I'll take it down a notch further than MDolenc, just in case you didn't quite understand.
GPUs are fast because they run the same shader program on many pixels at a time. Even before we actually called it a pixel shader, we had GPUs doing the same sequence of operations on hundreds of pixels at a time. If you had 5 steps in creating a pixel, they'd do the first step on hundreds of pixels, then the second, etc. until they're finished and can then start on the next batch of a hundred pixels with their first step.

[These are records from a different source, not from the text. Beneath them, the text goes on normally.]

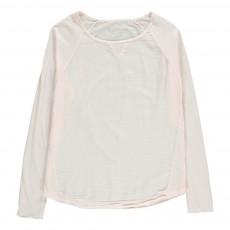 T-Shirt Bi-matière Terry Rose pêche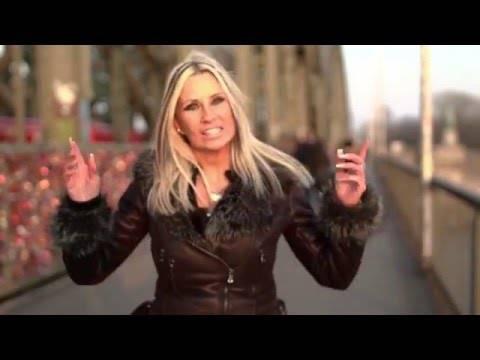 Tina Iwanitzki – Schenk mir keine Rosen (Offizielles Video)(HD)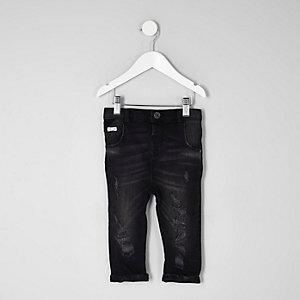 Mini - Tony - Zwarte ruimvallende distressed jeans voor jongens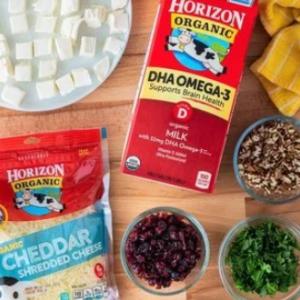 From $6.37 Horizon Organic Low-Fat Milk @ Walmart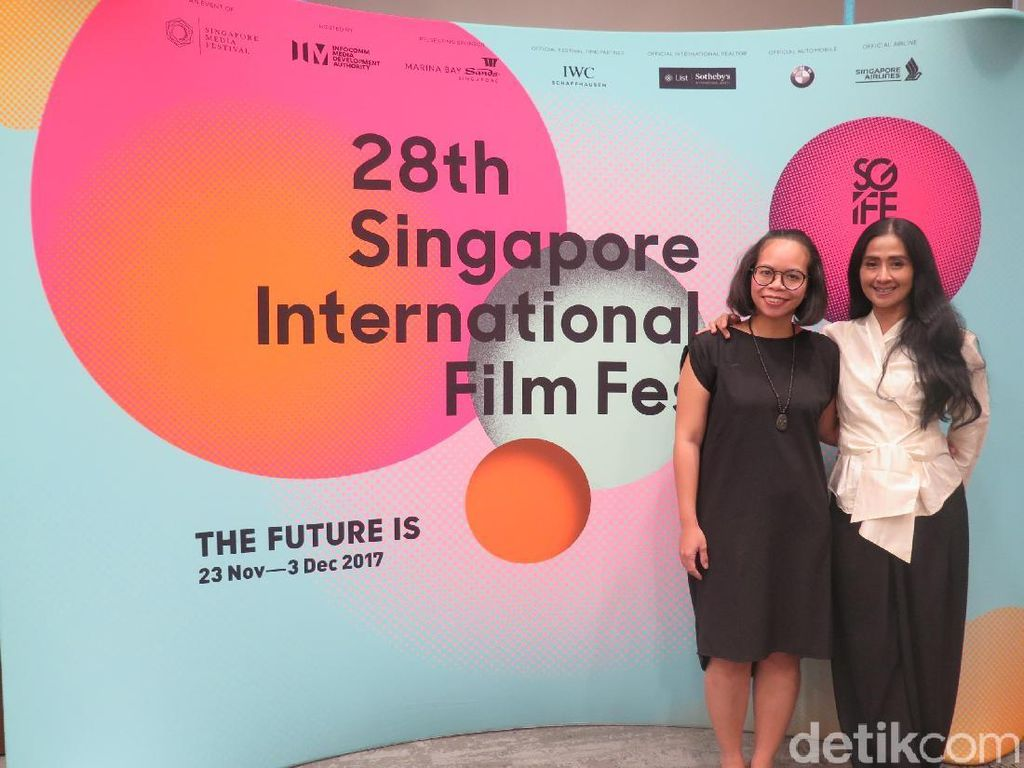 Tentang The Seen and Unseen di Singapore International Film Festival 2017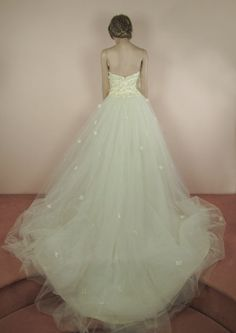 Ivory Wedding Dress 90's Vintage bridal by ValenVintageWedding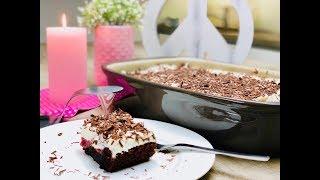 🎂 RUCKZUCK SCHWARZWÄLDER KIRSCHTORTE 🍒 Blitz-Torte ⏰ Zauberhafte Leckereien mit Pampered Chef
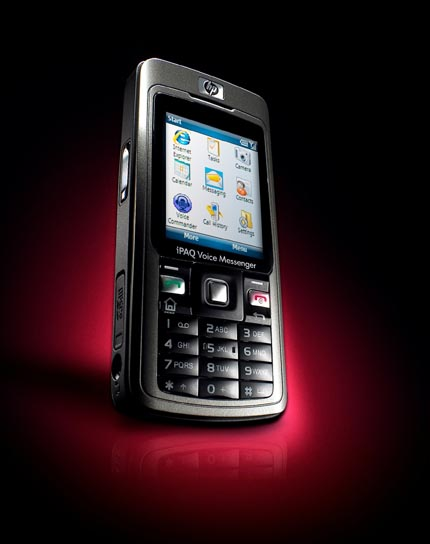 image_21316_largeimagefile HP iPAQ 500 Series Voice Messenger Offers WinMo6, VoIP, Voice Reply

"Dynamic branching" means that the shader program instructions depend on a condition, like this:
Code:
if (x > 0)
(run 5 instruction cycles)
otherwise
(run 20 different instruction cycles)
So you can see right away that you can't guarantee that every pixel will now follow the same sequence of instructions, as they depend on the condition of whether x>0.
If you can't run different instructions for a batch of pixels, you can still execute the code in the same step by step manner by just idling on the pixels that an instruction doesn't apply to. Basically if your batch has some pixels where x>0 and some that have x<=0, then you will take 25 cycles on each pixel plus however many cycles it takes to process the "if" structure.
"Branching granularity" tells you how big this batch is. If all the pixels in a batch have the same condition, then they only have to run through one set of instructions, and a smaller batch makes it more likely that all the pixels will have the same condition. Factors of 2 or 4 don't usually make that much difference in speed. It's when you have a factor of 10 or more, like with G7x compared to R5xx, that branching granularity can make huge differences in performance, like a X1600 doubling the speed of a 7900GTX.
However, you should note that branching is not very common in games at all, and only recently have we seen limited use. It requires major additions and changes in the hardware, and is a big reason that R5xx was so much bigger than G7x.